Dáil debates

Wednesday, 15 May 2019

Mother and Baby Homes: Motion [Private Members]

 

2:45 pm

Photo of Joan BurtonJoan Burton (Dublin West, Labour) | Oireachtas source

When I read the Government amendment to the motion, I felt that the Minister had been sat on by her Cabinet colleagues who have about three pages of printed legalese that essentially continues to deny people the right to their information. Regarding the scandal of the illegal birth registrations, I think the Minister acknowledged that the number of cases in the Department's records had increased from more than 120 to more than 140. She said previously that over 700 cases in St. Patrick's Guild alone are of concern. St. Patrick's Guild is only one organisation.

I find the Government amendment to be insulting to many people, although I am sure that is not her intention. She welcomes the Government's compassion for the dignity of the deceased. Self-praise is no praise. It is the job of the Government and all Governments to keep addressing this until we give some of the succour people need at this point. As is pointed out in the amendment several times, the people affected are very elderly. Most of the birth parents are dead because, as we know, adoption as a practice decreased significantly before dying out during the late 1970s and 1980s. The Government refers to being open and transparent regarding the discovery of illegal birth registrations.

It is local and European election time at the moment and, like everybody else here, I meet people all the time while canvassing. Many approach me to talk about the stories in their families. They want to share them, probably with somebody who has been adopted. People have been left stupefied by the lack of emotional intelligence in the Government's response to this issue.

I put forward a very simple, short and confined Private Members' Bill to allow people whose births were illegally registered to go to the District or Circuit Family Court and have their birth registration properly addressed as they wish. Some people will want their adoption birth certificate verified and regulated, while others may choose a different path. It is within the Government's powers to that immediately but, instead, it is pushing everything out beyond 2020. The Minister must not come in here and say she cannot offer us some solutions. In one part of the amendment, she seems to have moved to a redress scheme. She needs to address Bethany Home. I can remember being in a minority of one in a previous Government arguing about Bethany Home and what people in the home suffered. Despite this, addressing this issue has been postponed, which is wrong.

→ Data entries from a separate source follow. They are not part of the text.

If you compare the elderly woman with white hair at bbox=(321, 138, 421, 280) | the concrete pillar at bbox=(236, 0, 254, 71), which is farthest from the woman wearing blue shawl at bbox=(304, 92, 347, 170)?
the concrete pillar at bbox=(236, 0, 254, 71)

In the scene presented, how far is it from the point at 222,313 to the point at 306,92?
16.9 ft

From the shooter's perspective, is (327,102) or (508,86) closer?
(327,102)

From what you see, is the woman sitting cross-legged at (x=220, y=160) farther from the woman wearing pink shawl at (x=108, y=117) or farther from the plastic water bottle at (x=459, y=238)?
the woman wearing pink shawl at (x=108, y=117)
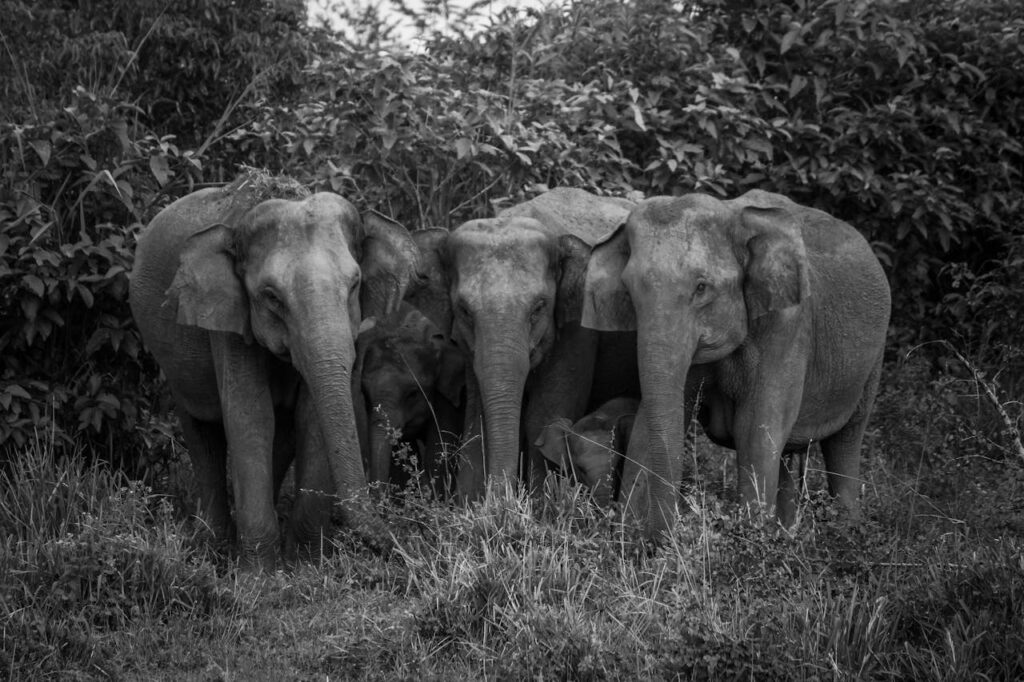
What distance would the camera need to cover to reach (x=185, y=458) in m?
10.8

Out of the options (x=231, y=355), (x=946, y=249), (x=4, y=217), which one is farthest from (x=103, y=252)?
(x=946, y=249)

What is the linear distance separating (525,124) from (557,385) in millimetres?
2938

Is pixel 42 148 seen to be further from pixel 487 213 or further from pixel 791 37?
pixel 791 37

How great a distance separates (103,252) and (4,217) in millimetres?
577

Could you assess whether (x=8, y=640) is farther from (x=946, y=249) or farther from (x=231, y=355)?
(x=946, y=249)

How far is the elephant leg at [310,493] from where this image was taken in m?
8.81

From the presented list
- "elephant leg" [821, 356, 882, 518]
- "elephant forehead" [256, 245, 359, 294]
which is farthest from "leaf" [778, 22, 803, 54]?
"elephant forehead" [256, 245, 359, 294]

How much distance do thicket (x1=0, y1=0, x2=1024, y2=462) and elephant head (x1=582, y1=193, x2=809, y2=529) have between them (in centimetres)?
236

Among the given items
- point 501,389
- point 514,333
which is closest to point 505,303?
point 514,333

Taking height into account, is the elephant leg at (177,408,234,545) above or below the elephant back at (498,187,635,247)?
below

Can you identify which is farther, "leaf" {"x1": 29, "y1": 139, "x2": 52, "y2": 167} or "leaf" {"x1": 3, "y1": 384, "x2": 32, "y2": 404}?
"leaf" {"x1": 29, "y1": 139, "x2": 52, "y2": 167}

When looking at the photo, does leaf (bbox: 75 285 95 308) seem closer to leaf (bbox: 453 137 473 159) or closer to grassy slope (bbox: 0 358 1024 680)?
grassy slope (bbox: 0 358 1024 680)

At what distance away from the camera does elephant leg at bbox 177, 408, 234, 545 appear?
9.57m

The Minister was in my place when I addressed the Seanad, as Minister, on the issue of allowing solemnisation of marriages in places like hotels, which had not been allowed up to then. I could have listened to all the conservative advice I received indicating that having a civil marriage celebrated by a humanist could not be done and the sky would fall in. The Minister is being told that the sky will fall in if she addresses the wrongs she acknowledges have happened. I also received advice that transgender people could not have a birth certificate showing their acquired or preferred gender. The Minister, when she was a Senator, was a great advocate on that subject. Can she recover that feeling and sense of advocacy for those who want to sort this out? The commission is doing great work. It is discovering a lot of things. For example, there have been requests for inquests. I do not think we have heard what the Minister has to say on that but she could recognise that an inquest would be appropriate because it would recognise the dignity of the person with regard to burials in different locations.

The Minister and her colleagues must give more thought to how they acknowledge dignity and respect because that is at the heart of what was not there. That is why children who were adopted or who lived in homes were very often the subject of an innate discrimination. They were considered to be lesser people because of the circumstances of their birth. I think that, broadly, Irish society has moved way beyond that and it is time the Government moved way beyond it too by addressing a legacy that was deeply conservative. The Minister should read the debates on adoption in Ireland in this very House and the Seanad going back to the period between the 1930s to the 1950s. Many people did not want adoption because they felt it would allow strangers to come and take family property that did not belong them or take farms to which they had no legal right. The country has continuously learned and moved on. Writers, musicians and artists have been able to address it down the years. It is 20 years since the late Mary Raftery and others in RTÉ produced "States of Fear". What seems to be wrong with this Government is fear because in some ways, it has inherited and taken on itself the fear that this involved. What was it about? It was about fear of women who acted outside the convention of relationships at the time. It was about fear of sex because these women exercised their sexuality in ways that were outside the conventions of their time. It was fear around property rights and that, as a consequence of the women's sexuality and women loving people outside marriage or having affairs outside marriage, property would be undermined. The Minister has written a great deal of analysis from time to time. Can we recognise some of it?

The 75-year ban on the release of materials happened in a particular context but is now wrong and the Minister should move on it. The issue is not addressed in the amendment. It should have been addressed by the Government and an acknowledgement made. I ask the Government to please start addressing the issues of the long-term campaigners while they are still alive.